Why Ajax 915 MHz Frequency is Superior

Why Ajax 915 MHz Frequency is Superior

915 MHz is drastically better for frequency hopping. While systems like the Hikvision AX PRO or Dahua AirShield use frequency hopping on 433 MHz to get out of trouble, the 915 MHz band gives the hardware a massive playground to hop across.

It comes down to simple math, physics, and Australian law.

1. The Playground Size (Available Bandwidth)

Frequency hopping requires space. If you don't have enough spectrum, you are just hopping back and forth between a few tight, crowded channels.

  • The 433 MHz Band: You only have 1.74 MHz of total space ($433.05 \text{ to } 434.79 \text{ MHz}$). Because the window is so tiny, an alarm system can only split it into a handful of channels. If someone turns on a high-powered 433 MHz ham radio or a continuous transmitter nearby, it can easily bleed across and smother that entire 1.74 MHz window, leaving the alarm with nowhere clean to hop.

  • The 915 MHz Band: In Australia, the ACMA allocates a massive 13 MHz of total space ($915 \text{ to } 928 \text{ MHz}$). This is roughly 7.5 times more bandwidth than what's available on 433 MHz.

2. Australian Law (ACMA Rules)

The ACMA enforces strict rules for frequency-hopping spread spectrum (FHSS) devices in the 915 MHz band that make it incredibly robust against jamming:

The 20-Channel Rule: To legally transmit at higher power (up to 1 Watt) in the AU915 band, the ACMA mandates that a frequency-hopping system must use a minimum of 20 hopping frequencies.

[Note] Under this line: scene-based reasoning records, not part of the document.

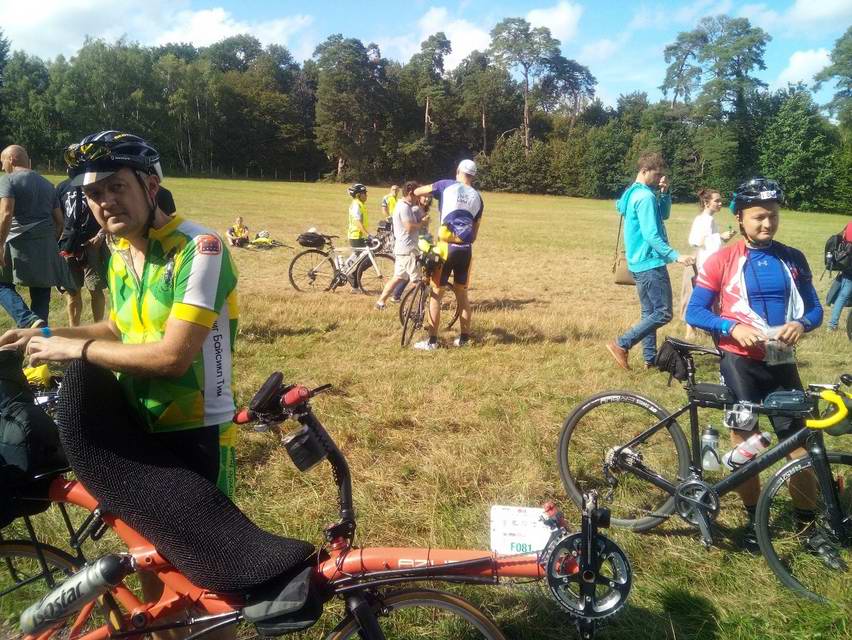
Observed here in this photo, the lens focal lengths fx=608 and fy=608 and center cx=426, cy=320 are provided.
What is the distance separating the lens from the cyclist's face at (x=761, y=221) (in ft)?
11.2

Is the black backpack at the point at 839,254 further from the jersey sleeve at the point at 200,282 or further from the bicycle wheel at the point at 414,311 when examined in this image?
the jersey sleeve at the point at 200,282

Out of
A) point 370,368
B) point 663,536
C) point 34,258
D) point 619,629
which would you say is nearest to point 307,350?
point 370,368

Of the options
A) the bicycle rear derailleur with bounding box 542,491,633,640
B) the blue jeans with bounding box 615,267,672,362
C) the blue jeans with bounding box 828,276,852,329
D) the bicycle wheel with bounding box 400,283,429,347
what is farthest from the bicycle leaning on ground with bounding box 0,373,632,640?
the blue jeans with bounding box 828,276,852,329

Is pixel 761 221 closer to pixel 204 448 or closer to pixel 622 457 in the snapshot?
→ pixel 622 457

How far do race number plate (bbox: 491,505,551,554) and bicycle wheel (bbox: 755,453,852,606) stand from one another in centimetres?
166

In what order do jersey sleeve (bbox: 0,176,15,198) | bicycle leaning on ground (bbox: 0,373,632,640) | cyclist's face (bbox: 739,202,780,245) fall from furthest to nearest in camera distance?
1. jersey sleeve (bbox: 0,176,15,198)
2. cyclist's face (bbox: 739,202,780,245)
3. bicycle leaning on ground (bbox: 0,373,632,640)

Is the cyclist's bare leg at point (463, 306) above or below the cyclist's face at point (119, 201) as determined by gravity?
below

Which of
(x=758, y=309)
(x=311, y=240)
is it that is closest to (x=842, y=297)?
(x=758, y=309)

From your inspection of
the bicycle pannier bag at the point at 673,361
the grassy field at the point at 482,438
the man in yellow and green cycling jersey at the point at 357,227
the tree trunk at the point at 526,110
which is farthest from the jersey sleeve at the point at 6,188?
the tree trunk at the point at 526,110

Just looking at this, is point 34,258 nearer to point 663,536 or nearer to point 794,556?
point 663,536

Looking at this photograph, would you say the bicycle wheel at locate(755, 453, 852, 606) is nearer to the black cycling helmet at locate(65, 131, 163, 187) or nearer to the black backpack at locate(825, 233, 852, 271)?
the black cycling helmet at locate(65, 131, 163, 187)

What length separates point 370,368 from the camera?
6.61m

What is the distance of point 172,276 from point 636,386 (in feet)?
17.2

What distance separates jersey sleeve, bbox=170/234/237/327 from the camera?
1.97 metres
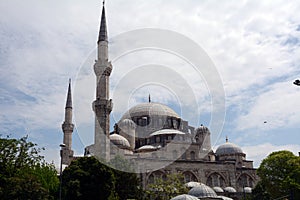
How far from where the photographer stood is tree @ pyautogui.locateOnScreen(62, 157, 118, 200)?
27292 millimetres

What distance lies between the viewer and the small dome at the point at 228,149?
50.0 m

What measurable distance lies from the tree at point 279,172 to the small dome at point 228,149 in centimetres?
1443

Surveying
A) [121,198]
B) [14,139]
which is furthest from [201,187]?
[14,139]

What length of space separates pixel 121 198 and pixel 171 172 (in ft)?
37.4

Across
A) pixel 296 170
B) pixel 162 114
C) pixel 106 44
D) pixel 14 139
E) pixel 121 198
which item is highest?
pixel 106 44

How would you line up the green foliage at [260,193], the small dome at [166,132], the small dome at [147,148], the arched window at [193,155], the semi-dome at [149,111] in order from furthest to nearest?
1. the semi-dome at [149,111]
2. the small dome at [166,132]
3. the arched window at [193,155]
4. the small dome at [147,148]
5. the green foliage at [260,193]

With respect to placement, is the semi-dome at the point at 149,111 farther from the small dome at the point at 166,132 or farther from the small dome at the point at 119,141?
the small dome at the point at 119,141

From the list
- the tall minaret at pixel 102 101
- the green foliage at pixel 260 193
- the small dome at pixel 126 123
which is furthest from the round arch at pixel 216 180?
the tall minaret at pixel 102 101

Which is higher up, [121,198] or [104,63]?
[104,63]

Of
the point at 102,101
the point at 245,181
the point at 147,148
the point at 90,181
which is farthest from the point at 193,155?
the point at 90,181

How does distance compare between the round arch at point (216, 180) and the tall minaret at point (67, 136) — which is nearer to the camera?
the tall minaret at point (67, 136)

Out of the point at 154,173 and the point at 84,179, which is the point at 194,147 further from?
the point at 84,179

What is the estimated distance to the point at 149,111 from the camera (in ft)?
168

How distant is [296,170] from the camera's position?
3194 cm
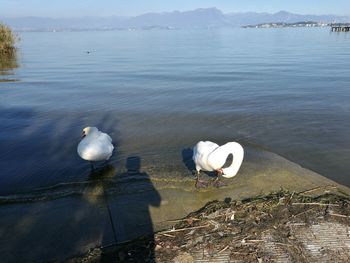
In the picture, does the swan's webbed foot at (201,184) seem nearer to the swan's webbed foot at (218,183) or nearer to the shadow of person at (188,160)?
the swan's webbed foot at (218,183)

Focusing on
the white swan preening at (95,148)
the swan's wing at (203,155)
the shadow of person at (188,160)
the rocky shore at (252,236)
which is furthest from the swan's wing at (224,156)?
the white swan preening at (95,148)

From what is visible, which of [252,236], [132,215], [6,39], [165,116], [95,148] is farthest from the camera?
[6,39]

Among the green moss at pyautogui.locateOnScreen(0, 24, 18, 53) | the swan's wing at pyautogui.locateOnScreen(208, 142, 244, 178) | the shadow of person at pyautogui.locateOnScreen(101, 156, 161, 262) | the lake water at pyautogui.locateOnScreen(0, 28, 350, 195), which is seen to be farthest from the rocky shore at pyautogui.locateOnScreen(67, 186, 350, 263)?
the green moss at pyautogui.locateOnScreen(0, 24, 18, 53)

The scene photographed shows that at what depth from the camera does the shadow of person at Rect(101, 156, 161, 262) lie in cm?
474

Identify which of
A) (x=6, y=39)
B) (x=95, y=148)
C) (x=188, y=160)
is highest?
(x=6, y=39)

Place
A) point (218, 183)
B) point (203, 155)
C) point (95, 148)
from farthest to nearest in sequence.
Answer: point (95, 148) < point (218, 183) < point (203, 155)

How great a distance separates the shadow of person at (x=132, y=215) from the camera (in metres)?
4.74

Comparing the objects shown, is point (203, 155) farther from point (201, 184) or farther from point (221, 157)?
point (201, 184)

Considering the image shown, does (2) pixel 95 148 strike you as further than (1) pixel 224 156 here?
Yes

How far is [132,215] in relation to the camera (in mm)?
5934

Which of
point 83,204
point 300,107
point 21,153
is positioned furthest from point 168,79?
point 83,204

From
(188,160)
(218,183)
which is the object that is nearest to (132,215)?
(218,183)

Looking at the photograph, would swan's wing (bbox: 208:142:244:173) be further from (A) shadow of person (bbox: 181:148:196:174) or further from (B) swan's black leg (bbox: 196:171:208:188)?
(A) shadow of person (bbox: 181:148:196:174)

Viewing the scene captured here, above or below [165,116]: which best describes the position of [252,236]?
above
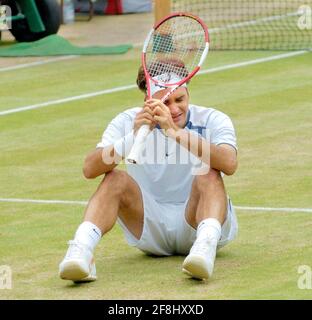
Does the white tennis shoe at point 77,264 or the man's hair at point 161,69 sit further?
the man's hair at point 161,69

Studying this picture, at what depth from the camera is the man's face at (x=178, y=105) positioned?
8.12 meters

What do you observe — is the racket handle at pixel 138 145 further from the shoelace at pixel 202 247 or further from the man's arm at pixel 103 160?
the shoelace at pixel 202 247

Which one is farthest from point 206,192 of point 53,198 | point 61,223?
point 53,198

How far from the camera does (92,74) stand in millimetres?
17609

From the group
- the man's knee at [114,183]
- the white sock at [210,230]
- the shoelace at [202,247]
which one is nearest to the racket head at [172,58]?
the man's knee at [114,183]

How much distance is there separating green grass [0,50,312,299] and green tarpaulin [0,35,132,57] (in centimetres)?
43

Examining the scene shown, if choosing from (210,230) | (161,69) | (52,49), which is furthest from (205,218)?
(52,49)

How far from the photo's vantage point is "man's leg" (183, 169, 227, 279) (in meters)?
7.63

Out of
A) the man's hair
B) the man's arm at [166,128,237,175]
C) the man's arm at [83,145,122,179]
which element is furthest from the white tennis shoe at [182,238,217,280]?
the man's hair

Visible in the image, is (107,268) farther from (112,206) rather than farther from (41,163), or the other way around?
(41,163)

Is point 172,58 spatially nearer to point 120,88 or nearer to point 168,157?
point 168,157

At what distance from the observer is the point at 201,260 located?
7.60 meters

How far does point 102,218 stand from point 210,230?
0.67 metres

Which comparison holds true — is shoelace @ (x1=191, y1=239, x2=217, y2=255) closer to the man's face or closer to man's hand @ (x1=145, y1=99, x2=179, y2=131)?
man's hand @ (x1=145, y1=99, x2=179, y2=131)
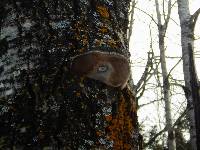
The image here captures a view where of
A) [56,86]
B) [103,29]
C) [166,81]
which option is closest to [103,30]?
[103,29]

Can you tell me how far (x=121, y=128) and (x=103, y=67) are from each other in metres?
0.14

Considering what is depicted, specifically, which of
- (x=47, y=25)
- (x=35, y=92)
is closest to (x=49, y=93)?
(x=35, y=92)

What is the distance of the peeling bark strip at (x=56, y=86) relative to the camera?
900 millimetres

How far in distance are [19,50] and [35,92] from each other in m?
0.10

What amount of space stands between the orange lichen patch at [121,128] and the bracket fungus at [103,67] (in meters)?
0.05

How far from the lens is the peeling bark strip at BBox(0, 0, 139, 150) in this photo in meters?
0.90

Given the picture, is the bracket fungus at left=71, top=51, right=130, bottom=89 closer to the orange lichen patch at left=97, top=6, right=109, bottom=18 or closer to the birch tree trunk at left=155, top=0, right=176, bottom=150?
the orange lichen patch at left=97, top=6, right=109, bottom=18

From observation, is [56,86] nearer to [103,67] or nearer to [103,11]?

Because the hardware is legally required to spread its signal across at least 20 widely separated channels, it becomes nearly impossible for normal environmental interference or a cheap, narrow-band jammer to block the signal. The hub and sensors are constantly dancing across a massive spectrum.

Summary Comparison

Feature 433 MHz Hopping 915 MHz Hopping
Total Available Room 1.74 MHz (Very tight) 13 MHz (Generous)
Max Legal Power 25mW 1,000mW (1 Watt)
Anti-Jamming Capacity Moderate. Can dodge minor local noise, but easily overwhelmed by wide-band interference. Excellent. Massive spectrum makes it incredibly difficult to blanket-jam effectively.
Why Alarms Choose It Used by brands wanting to manufacture one generic hardware build for global markets (Asia/UK/AU). Used by premium security brands (like Ajax) prioritizing maximum wireless resilience and range.